Clutching my bunch of flowers, I hesitated in front of the door and
all the bells. I would rather have turned around and left, but then a
man came out of the building, asked who I was looking for, and
directed me to Frau Schmitz on the third floor.
No decorative plaster, no mirrors, no runner. Whatever unpretentious
beauty the stairwell might once have had, it could never have been
comparable to the grandeur of the faade, and it was long gone in any
case. The red paint on the stairs had worn through in the middle, the
stamped green linoleum that was glued on the walls to shoulder height
was rubbed away to nothing, and bits of string had been stretched
across the gaps in the banisters. It smelled of cleaning fluid.
Perhaps I only became aware of all this some time later. It was always
just as shabby and just as clean, and there was always the same smell
of cleaning fluid, sometimes mixed with the smell of cabbage or beans,
or fried food or boiling laundry.
I never learned a thing about the other people who lived in the
building apart from these smells, the mats outside the apartment
doors, and the nameplates under the doorbells. I cannot even remember
meeting another tenant on the stairs.
Nor do I remember how I greeted Frau Schmitz. I had probably prepared
two or three sentences about my illness and her help and how grateful
I was, and recited them to her. She led me into the kitchen.

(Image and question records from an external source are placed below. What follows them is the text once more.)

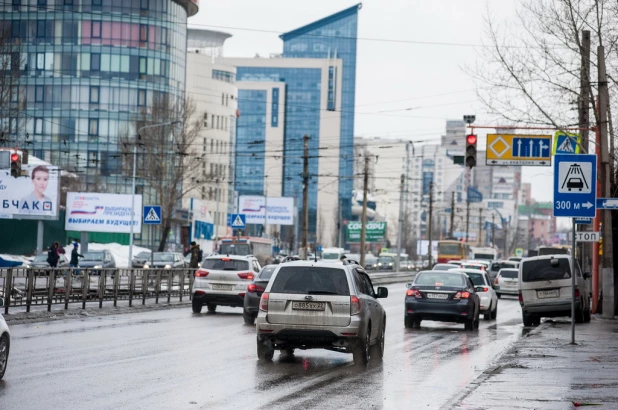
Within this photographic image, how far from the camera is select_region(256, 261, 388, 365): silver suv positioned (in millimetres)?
16906

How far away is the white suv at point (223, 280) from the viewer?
32.3m

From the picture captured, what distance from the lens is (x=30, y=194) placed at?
67.1 meters

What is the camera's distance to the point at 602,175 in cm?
3266

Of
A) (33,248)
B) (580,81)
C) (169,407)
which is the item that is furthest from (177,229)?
(169,407)

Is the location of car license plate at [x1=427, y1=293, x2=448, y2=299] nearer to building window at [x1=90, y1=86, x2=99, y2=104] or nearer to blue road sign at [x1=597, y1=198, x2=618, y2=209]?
blue road sign at [x1=597, y1=198, x2=618, y2=209]

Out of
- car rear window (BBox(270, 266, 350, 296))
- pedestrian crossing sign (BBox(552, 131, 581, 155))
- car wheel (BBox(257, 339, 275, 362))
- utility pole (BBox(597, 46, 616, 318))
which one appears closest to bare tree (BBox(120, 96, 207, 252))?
pedestrian crossing sign (BBox(552, 131, 581, 155))

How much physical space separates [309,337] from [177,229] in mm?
99298

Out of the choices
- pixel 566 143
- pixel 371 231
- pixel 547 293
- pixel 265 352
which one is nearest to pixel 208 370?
pixel 265 352

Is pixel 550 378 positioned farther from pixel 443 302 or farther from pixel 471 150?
pixel 471 150

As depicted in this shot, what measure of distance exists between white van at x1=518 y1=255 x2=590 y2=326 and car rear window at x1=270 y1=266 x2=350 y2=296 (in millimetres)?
15364

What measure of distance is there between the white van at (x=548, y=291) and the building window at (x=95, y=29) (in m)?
81.8

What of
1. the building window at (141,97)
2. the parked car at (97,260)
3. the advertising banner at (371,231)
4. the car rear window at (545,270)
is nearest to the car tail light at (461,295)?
the car rear window at (545,270)

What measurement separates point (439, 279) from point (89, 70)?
84.1 meters

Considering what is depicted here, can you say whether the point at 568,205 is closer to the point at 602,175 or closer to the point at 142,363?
the point at 142,363
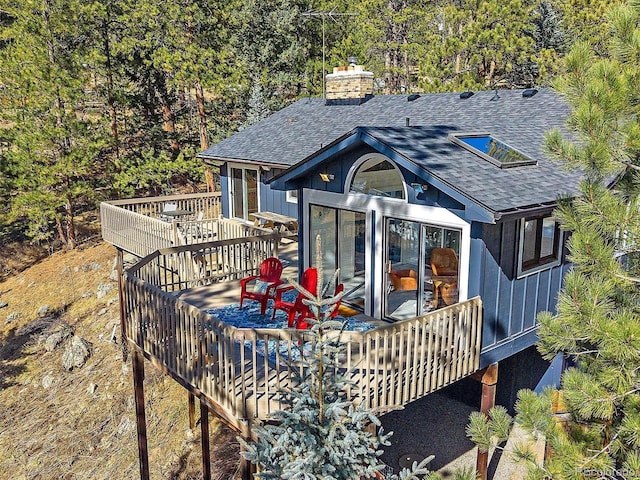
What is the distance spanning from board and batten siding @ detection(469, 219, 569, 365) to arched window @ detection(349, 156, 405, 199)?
142 cm

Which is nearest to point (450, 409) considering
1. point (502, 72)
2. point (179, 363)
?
point (179, 363)

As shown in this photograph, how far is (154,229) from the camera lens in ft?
41.9

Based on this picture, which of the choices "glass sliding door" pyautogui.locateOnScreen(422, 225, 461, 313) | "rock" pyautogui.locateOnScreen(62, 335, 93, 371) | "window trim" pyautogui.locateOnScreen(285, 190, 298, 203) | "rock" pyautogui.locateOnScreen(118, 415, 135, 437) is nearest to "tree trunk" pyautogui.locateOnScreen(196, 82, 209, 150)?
"rock" pyautogui.locateOnScreen(62, 335, 93, 371)

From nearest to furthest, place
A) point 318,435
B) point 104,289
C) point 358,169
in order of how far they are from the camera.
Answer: point 318,435
point 358,169
point 104,289

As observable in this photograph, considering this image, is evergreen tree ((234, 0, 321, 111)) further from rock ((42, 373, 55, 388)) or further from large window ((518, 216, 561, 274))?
large window ((518, 216, 561, 274))

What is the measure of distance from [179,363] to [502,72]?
1914cm

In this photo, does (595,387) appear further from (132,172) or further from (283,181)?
(132,172)

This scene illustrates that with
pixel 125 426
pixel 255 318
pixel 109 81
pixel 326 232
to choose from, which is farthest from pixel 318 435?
pixel 109 81

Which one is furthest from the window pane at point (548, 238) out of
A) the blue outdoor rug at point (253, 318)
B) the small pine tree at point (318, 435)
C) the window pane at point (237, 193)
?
the window pane at point (237, 193)

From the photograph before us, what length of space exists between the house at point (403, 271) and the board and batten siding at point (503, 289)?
22mm

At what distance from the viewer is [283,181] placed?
31.5 ft

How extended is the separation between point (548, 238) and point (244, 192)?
9319 millimetres

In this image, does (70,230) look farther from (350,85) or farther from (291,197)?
(350,85)

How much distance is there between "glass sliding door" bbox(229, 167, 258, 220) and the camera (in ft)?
51.3
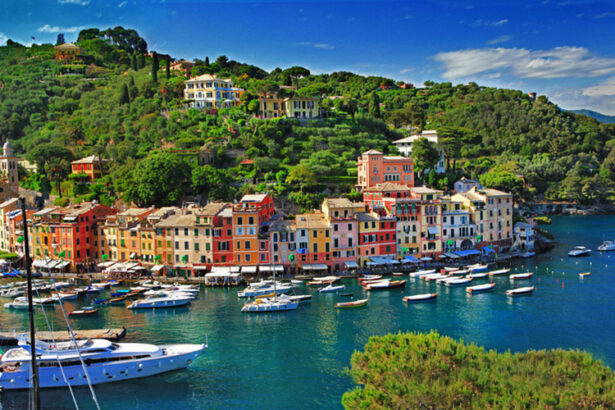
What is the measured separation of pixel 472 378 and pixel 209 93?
80.6m

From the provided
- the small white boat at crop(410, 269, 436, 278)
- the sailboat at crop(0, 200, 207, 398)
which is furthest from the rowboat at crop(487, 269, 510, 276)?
the sailboat at crop(0, 200, 207, 398)

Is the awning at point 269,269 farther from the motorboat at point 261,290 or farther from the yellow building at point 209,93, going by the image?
the yellow building at point 209,93

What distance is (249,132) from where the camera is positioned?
3123 inches

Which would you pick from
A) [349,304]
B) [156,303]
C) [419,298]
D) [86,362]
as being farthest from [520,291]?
[86,362]

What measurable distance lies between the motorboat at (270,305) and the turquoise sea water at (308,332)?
70 cm

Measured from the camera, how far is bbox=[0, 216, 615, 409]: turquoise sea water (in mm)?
26781

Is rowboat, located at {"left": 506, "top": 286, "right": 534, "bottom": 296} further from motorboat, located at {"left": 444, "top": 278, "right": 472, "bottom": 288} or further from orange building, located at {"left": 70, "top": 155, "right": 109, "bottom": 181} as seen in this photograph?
orange building, located at {"left": 70, "top": 155, "right": 109, "bottom": 181}

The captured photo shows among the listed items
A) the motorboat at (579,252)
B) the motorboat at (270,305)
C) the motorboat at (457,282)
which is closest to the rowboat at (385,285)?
the motorboat at (457,282)

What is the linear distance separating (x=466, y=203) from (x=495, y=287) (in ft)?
43.7

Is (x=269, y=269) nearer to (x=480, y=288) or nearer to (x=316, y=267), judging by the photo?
(x=316, y=267)

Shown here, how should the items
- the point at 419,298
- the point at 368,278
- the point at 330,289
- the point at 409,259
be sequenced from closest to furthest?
1. the point at 419,298
2. the point at 330,289
3. the point at 368,278
4. the point at 409,259

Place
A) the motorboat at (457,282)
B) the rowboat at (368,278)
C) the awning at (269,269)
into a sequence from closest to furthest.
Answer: the motorboat at (457,282), the rowboat at (368,278), the awning at (269,269)

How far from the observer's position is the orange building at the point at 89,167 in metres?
74.2

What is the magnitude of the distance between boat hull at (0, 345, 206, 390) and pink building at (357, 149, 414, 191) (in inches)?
1697
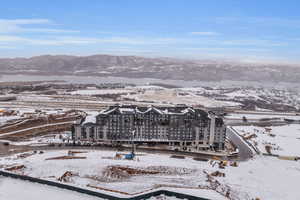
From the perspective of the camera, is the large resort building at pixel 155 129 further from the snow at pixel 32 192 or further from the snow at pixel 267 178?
the snow at pixel 32 192

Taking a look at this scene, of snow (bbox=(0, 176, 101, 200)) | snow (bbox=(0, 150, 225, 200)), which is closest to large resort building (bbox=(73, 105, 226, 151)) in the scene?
snow (bbox=(0, 150, 225, 200))

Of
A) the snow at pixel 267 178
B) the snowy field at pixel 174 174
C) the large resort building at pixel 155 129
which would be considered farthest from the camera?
the large resort building at pixel 155 129

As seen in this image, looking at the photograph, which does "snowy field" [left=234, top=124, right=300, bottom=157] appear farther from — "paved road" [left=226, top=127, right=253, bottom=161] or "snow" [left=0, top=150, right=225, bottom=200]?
"snow" [left=0, top=150, right=225, bottom=200]

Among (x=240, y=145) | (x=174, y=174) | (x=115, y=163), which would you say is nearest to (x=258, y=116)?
(x=240, y=145)

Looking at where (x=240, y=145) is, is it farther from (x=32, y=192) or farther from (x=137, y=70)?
(x=137, y=70)

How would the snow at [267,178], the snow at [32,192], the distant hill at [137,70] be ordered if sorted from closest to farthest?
the snow at [32,192] < the snow at [267,178] < the distant hill at [137,70]

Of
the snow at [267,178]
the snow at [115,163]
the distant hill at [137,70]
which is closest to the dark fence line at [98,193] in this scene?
the snow at [115,163]

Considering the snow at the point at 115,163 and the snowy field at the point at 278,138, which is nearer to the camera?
the snow at the point at 115,163
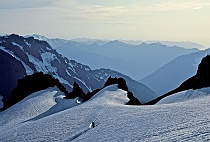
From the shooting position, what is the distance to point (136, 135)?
20750mm

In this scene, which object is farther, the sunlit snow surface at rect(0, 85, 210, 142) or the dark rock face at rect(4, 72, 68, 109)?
the dark rock face at rect(4, 72, 68, 109)

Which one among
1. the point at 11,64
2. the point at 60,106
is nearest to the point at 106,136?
the point at 60,106

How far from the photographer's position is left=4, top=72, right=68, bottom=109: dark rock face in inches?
2977

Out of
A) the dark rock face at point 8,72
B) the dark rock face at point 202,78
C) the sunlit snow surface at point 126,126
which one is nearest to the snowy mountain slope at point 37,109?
the sunlit snow surface at point 126,126

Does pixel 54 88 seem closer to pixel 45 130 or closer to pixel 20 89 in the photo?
pixel 20 89

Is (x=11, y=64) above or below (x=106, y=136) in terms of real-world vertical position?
below

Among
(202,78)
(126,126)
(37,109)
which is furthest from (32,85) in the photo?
(126,126)

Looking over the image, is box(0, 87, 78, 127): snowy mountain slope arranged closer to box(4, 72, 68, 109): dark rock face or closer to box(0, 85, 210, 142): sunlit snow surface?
box(4, 72, 68, 109): dark rock face

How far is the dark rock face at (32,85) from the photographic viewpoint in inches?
2977

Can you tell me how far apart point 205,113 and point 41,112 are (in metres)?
29.0

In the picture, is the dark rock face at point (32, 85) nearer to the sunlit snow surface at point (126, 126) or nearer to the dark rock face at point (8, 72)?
the sunlit snow surface at point (126, 126)

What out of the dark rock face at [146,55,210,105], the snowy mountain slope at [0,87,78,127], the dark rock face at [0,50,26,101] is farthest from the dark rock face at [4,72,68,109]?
the dark rock face at [0,50,26,101]

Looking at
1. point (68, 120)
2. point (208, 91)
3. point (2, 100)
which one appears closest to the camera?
point (68, 120)

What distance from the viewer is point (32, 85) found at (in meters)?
77.1
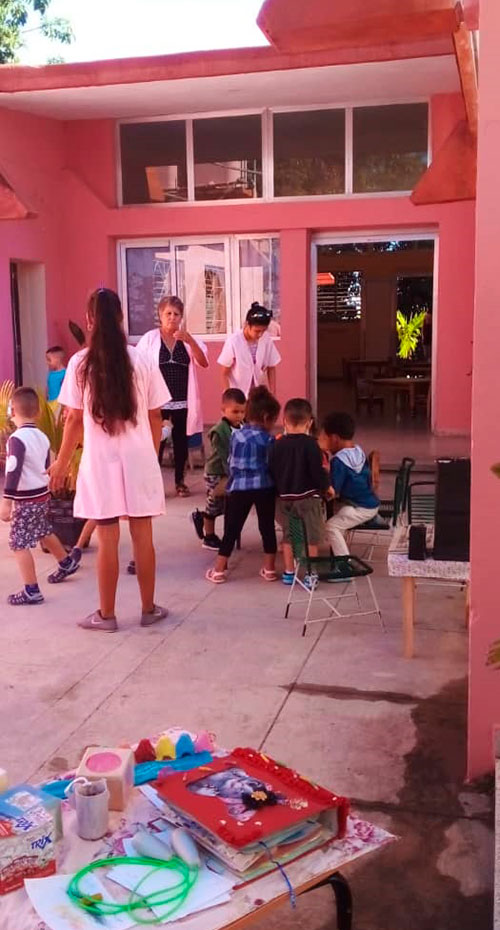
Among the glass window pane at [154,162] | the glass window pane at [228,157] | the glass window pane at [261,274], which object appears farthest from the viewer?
the glass window pane at [154,162]

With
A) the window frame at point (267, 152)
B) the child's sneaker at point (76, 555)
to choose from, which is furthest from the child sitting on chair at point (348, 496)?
the window frame at point (267, 152)

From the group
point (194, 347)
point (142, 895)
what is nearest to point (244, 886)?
point (142, 895)

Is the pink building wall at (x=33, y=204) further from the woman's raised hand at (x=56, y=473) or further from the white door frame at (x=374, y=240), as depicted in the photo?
the woman's raised hand at (x=56, y=473)

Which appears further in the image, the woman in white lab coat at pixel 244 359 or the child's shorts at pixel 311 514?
the woman in white lab coat at pixel 244 359

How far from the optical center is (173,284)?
1191 cm

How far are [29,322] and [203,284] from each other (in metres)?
2.26

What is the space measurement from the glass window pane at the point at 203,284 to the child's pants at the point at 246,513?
6.35m

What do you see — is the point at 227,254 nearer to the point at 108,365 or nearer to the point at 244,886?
the point at 108,365

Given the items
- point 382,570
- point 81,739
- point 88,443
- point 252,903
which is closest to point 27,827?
point 252,903

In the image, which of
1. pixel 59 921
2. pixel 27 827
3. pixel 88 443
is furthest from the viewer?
pixel 88 443

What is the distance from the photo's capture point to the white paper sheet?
6.30 ft

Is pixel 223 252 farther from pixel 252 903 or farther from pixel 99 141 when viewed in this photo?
pixel 252 903

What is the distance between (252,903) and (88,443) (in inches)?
122

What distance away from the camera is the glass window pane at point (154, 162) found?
11688 millimetres
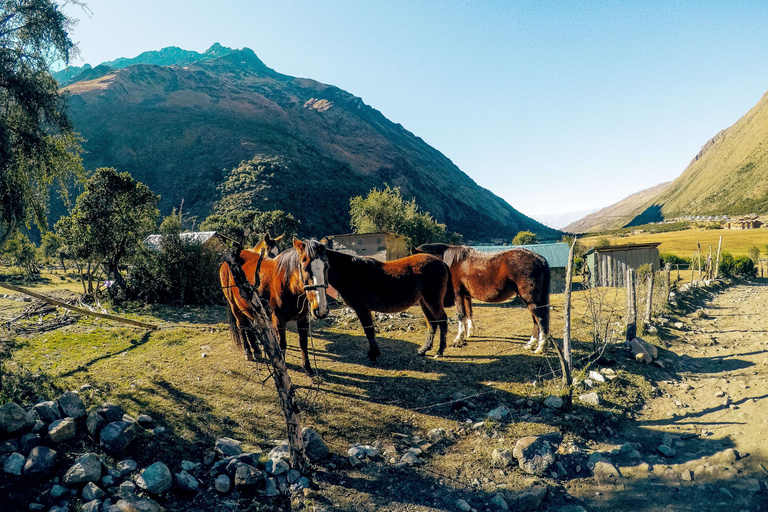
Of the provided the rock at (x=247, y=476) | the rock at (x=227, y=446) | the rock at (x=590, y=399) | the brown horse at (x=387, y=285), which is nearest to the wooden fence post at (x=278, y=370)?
the rock at (x=247, y=476)

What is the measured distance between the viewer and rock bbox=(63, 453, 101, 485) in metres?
3.34

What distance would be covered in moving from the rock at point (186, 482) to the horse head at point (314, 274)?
239 centimetres

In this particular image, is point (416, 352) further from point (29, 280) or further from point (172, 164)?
point (172, 164)

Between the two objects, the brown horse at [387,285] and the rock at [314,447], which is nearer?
the rock at [314,447]

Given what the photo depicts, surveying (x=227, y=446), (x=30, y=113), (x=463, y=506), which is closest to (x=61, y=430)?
(x=227, y=446)

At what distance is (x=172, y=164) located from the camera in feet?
221

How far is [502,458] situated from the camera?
4184 millimetres

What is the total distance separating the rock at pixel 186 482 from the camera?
3.50m

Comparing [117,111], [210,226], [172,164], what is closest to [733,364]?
[210,226]

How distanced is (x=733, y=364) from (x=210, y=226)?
43.5 m

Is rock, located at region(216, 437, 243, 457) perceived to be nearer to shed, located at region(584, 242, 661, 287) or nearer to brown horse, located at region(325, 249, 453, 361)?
brown horse, located at region(325, 249, 453, 361)

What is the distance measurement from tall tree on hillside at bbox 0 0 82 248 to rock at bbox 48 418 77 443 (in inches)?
186

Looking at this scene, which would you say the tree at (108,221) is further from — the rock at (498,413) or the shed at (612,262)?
the shed at (612,262)

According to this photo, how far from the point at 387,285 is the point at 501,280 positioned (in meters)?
2.67
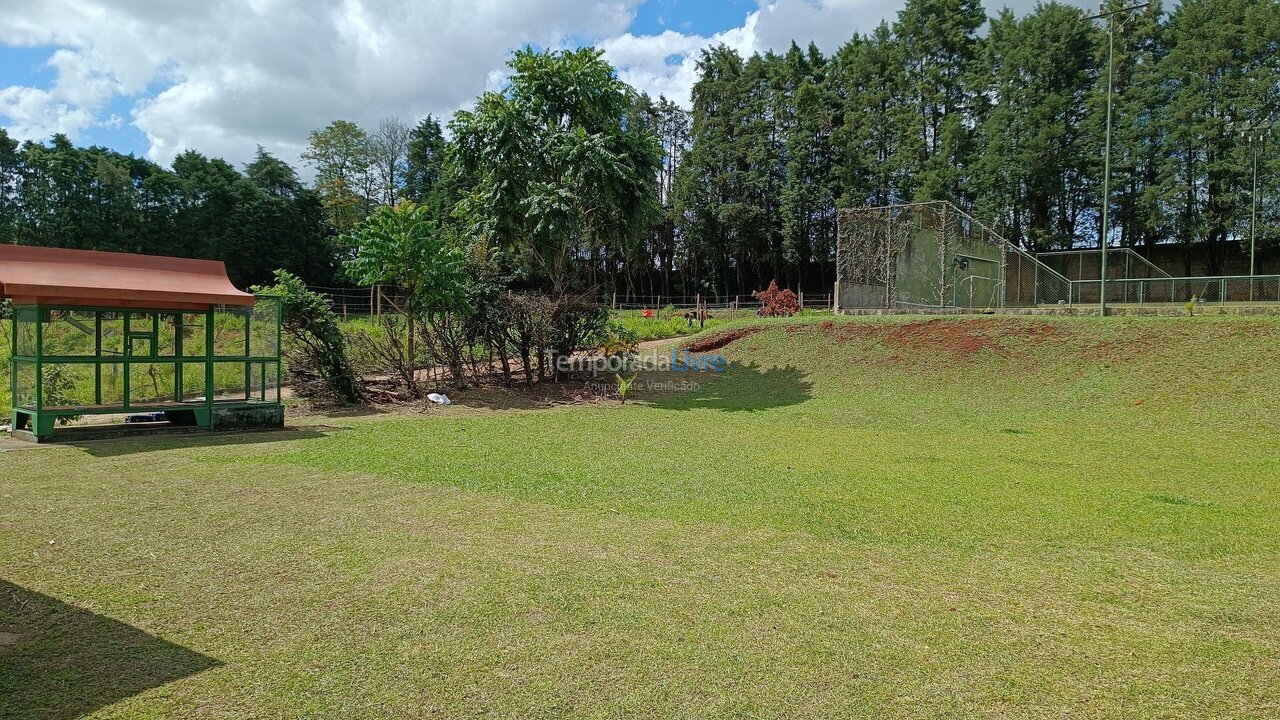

It was the largest room in the apartment, and contained a stove and
sink, a tub and a boiler, a table, two chairs, a kitchen cabinet, a
wardrobe, and a couch with a red velvet spread thrown over it. There
was no window. Light came in through the panes of the door leading out
onto the balcony--not much light; the kitchen was only bright when the
door was open. Then you heard the scream of the saws from the
carpenter's shop in the yard and smelled the smell of wood.
The apartment also had a small, cramped living room with a dresser, a
table, four chairs, a wing chair, and a coal stove. It was almost
never heated in winter, nor was it used much in summer either. The
window faced Bahnhofstrasse, with a view of what had been the railroad
station, but was now being excavated and already in places held the
freshly laid foundations of the new courthouse and administration
buildings. Finally, the apartment also had a windowless toilet. When
the toilet smelled, so did the hall.
I don't remember what we talked about in the kitchen. Frau Schmitz was
ironing; she had spread a woolen blanket and a linen cloth over the
table; lifting one piece of laundry after another from the basket, she
ironed them, folded them, and laid them on one of the two chairs. I
sat on the other. She also ironed her underwear, and I didn't want to
look, but I couldn't help looking. She was wearing a sleeveless smock,
blue with little pale red flowers on it. Her shoulder-length,
ash-blond hair was fastened with a clip at the back of her neck. Her
bare arms were pale. Her gestures of lifting the iron, using it,
setting it down again, and then folding and putting away the laundry
were an exercise in slow concentration, as were her movements as she
bent over and then straightened up again. Her face as it was then has
been overlaid in my memory by the faces she had later. If I see her in
my mind's eye as she was then, she doesn't have a face at all, and I
have to reconstruct it. High forehead, high cheekbones, pale blue
eyes, full lips that formed a perfect curve without any indentation,
square chin. A broad-planed, strong, womanly face. I know that I found
it beautiful. But I cannot recapture its beauty.